>> START

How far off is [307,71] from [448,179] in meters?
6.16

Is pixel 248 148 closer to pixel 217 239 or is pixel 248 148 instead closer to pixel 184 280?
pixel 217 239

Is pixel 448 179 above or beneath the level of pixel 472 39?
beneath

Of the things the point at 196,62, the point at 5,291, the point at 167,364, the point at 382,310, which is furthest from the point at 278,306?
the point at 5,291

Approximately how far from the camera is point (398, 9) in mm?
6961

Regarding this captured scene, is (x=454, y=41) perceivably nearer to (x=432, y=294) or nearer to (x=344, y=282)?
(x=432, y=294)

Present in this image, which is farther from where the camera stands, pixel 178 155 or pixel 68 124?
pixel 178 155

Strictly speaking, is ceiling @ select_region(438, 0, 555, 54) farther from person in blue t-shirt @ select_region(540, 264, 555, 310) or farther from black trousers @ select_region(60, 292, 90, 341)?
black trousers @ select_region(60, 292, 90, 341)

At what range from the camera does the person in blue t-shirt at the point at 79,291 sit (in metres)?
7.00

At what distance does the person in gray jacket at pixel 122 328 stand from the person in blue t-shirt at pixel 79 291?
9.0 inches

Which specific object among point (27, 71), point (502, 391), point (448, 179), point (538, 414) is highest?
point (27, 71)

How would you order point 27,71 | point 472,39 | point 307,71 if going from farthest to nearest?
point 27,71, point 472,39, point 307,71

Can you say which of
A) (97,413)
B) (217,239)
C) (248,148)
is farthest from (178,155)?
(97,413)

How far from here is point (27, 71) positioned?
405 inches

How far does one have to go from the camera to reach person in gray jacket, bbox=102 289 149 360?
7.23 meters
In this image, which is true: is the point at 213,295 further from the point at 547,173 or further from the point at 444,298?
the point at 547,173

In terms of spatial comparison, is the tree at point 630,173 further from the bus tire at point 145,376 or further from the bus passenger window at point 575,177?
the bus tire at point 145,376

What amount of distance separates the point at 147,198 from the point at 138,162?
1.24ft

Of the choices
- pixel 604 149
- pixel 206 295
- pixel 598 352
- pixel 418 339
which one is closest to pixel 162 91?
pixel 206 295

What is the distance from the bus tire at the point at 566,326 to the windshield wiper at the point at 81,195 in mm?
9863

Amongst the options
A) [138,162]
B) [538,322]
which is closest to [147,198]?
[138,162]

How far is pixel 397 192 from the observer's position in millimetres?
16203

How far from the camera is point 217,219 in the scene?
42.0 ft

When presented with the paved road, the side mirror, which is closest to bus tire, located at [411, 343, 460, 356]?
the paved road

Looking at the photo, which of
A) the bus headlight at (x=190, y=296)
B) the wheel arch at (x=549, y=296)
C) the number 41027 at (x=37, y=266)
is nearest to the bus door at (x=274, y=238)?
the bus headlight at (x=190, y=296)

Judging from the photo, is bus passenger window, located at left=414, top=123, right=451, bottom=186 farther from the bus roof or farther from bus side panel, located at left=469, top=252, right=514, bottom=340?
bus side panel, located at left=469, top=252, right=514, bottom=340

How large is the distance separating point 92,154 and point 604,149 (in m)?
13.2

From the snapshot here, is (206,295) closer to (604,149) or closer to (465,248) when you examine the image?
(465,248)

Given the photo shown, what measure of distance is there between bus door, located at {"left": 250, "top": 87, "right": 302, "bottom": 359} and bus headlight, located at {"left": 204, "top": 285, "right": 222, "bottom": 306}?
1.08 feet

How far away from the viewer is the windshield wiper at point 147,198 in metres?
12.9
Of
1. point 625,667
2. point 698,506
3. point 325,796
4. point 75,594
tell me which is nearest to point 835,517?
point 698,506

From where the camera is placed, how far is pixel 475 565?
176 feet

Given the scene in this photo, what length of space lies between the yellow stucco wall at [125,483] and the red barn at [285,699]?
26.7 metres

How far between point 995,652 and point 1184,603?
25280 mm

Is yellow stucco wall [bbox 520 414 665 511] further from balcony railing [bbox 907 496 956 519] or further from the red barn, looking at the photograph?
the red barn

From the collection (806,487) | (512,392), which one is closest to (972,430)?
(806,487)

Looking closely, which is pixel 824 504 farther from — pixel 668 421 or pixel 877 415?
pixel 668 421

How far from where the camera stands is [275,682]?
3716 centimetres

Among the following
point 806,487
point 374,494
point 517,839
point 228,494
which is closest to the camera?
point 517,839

>> END

— Problem to work on —
Please retype all of the data above, keeping every line and character unchanged.

— Response to this task —
How far off is [307,71] from [448,179] in meters?
6.16

Is pixel 248 148 closer to pixel 217 239 or is pixel 248 148 instead closer to pixel 184 280?
pixel 217 239

Is pixel 448 179 above or beneath the level of pixel 472 39?
beneath

Of the things the point at 196,62, the point at 5,291, the point at 167,364, the point at 382,310, which is furthest from the point at 278,306?
the point at 5,291

Approximately how far from the camera is point (398, 9) in mm?
6961

Regarding this captured scene, is (x=454, y=41) perceivably nearer to (x=432, y=294) or nearer to (x=344, y=282)?
(x=432, y=294)

Present in this image, which is farther from where the camera stands, pixel 178 155 or pixel 68 124?
pixel 178 155

Strictly speaking, is ceiling @ select_region(438, 0, 555, 54) farther from person in blue t-shirt @ select_region(540, 264, 555, 310) or farther from black trousers @ select_region(60, 292, 90, 341)?
black trousers @ select_region(60, 292, 90, 341)

At what range from the camera does the person in blue t-shirt at the point at 79,291 sit (in metres)?
7.00

At what distance does the person in gray jacket at pixel 122 328 stand from the person in blue t-shirt at pixel 79 291?
9.0 inches

Which specific object among point (27, 71), point (502, 391), point (448, 179), point (538, 414) is highest?
point (27, 71)

How would you order point 27,71 | point 472,39 | point 307,71 if going from farthest to nearest?
point 27,71, point 472,39, point 307,71

Can you say which of
A) (97,413)
B) (217,239)
C) (248,148)
is farthest from (178,155)?
(97,413)

How far from here is point (27, 71) positioned?
405 inches

How far does one have to go from the camera to reach person in gray jacket, bbox=102 289 149 360?
7.23 meters
In this image, which is true: is the point at 213,295 further from the point at 547,173 or further from the point at 444,298?
the point at 547,173

In terms of spatial comparison, is the tree at point 630,173 further from the bus tire at point 145,376 or further from the bus passenger window at point 575,177?
the bus tire at point 145,376

What amount of distance separates the point at 147,198 from the point at 138,162?
1.24ft

Of the choices
- pixel 604 149
- pixel 206 295
- pixel 598 352
- pixel 418 339
which one is closest to pixel 162 91?
pixel 206 295

What is the distance from the bus tire at the point at 566,326 to the windshield wiper at the point at 81,195 in mm?
9863

Amongst the options
A) [138,162]
B) [538,322]
which is closest to [147,198]?
[138,162]

How far is pixel 397 192 from the observer's position in millimetres?
16203

How far from the camera is point 217,219 in the scene?
42.0 ft

When presented with the paved road, the side mirror, which is closest to bus tire, located at [411, 343, 460, 356]?
the paved road

Looking at the photo, which of
A) the bus headlight at (x=190, y=296)
B) the wheel arch at (x=549, y=296)
C) the number 41027 at (x=37, y=266)
is nearest to the bus door at (x=274, y=238)?
the bus headlight at (x=190, y=296)

Judging from the photo, is bus passenger window, located at left=414, top=123, right=451, bottom=186 farther from the bus roof or farther from bus side panel, located at left=469, top=252, right=514, bottom=340?
bus side panel, located at left=469, top=252, right=514, bottom=340

How large is the distance separating point 92,154 and point 604,149 (in m)?
13.2

From the snapshot here, is (206,295) closer to (604,149) or closer to (465,248) when you examine the image?
(465,248)

Given the photo shown, what measure of distance is there between bus door, located at {"left": 250, "top": 87, "right": 302, "bottom": 359} and bus headlight, located at {"left": 204, "top": 285, "right": 222, "bottom": 306}?
1.08 feet

How far away from the viewer is the windshield wiper at point 147,198 in metres?
12.9
Of
1. point 625,667
2. point 698,506
3. point 325,796
4. point 75,594
tell me which is nearest to point 835,517?
point 698,506

From where the camera is placed, how far is pixel 475 565?
176 feet

Given the scene in this photo, what length of space lies between the yellow stucco wall at [125,483] and the red barn at [285,699]?
26.7 metres

How far between point 995,652 and point 1184,603?
25280 mm

Is yellow stucco wall [bbox 520 414 665 511] further from balcony railing [bbox 907 496 956 519] or further from the red barn, looking at the photograph?
the red barn

From the collection (806,487) | (512,392), which one is closest to (972,430)?
(806,487)

Looking closely, which is pixel 824 504 farther from — pixel 668 421 or pixel 877 415?
pixel 668 421

How far from where the camera stands is [275,682]?
3716 centimetres

Among the following
point 806,487
point 374,494
point 517,839
point 228,494
which is closest to the camera?
point 517,839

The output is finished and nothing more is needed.